(Instruction)
Which rows below contain the word "nearer"? Select each of those lines and copy it out, matching case exactly.

(Data provided)
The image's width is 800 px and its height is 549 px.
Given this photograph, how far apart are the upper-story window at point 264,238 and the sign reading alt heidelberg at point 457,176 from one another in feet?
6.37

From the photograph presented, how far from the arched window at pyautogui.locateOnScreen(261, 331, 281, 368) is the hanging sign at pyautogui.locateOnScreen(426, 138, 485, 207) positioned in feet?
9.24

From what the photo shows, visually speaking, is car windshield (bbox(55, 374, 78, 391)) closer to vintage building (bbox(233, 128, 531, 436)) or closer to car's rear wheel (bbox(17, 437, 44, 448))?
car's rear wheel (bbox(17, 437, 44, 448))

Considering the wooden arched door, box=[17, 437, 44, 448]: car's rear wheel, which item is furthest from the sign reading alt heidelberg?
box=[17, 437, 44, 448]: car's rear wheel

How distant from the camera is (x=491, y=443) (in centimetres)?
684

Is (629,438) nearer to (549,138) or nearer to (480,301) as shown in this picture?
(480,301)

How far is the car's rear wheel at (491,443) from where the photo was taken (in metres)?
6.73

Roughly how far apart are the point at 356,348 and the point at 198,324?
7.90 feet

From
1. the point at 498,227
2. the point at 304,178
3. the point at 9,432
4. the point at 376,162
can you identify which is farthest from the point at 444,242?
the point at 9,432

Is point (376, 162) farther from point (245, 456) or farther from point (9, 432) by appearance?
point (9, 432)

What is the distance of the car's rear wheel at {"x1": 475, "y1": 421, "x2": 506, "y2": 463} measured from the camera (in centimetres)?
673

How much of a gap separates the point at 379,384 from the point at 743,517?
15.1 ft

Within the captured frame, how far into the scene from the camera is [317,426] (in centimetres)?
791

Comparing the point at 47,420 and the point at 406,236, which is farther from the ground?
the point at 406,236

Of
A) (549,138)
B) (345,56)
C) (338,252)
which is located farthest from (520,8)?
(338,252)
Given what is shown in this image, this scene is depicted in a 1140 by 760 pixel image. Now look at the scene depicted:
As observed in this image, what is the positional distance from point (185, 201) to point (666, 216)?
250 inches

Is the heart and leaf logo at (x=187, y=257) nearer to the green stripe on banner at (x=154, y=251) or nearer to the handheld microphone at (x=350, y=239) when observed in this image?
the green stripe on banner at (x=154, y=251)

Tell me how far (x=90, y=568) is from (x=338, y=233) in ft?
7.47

(Finished answer)
Is (629,438) nearer to (549,138) or nearer to (480,301) as shown in this picture?
Is the heart and leaf logo at (x=187, y=257) nearer to the green stripe on banner at (x=154, y=251) or nearer to the handheld microphone at (x=350, y=239) when observed in this image?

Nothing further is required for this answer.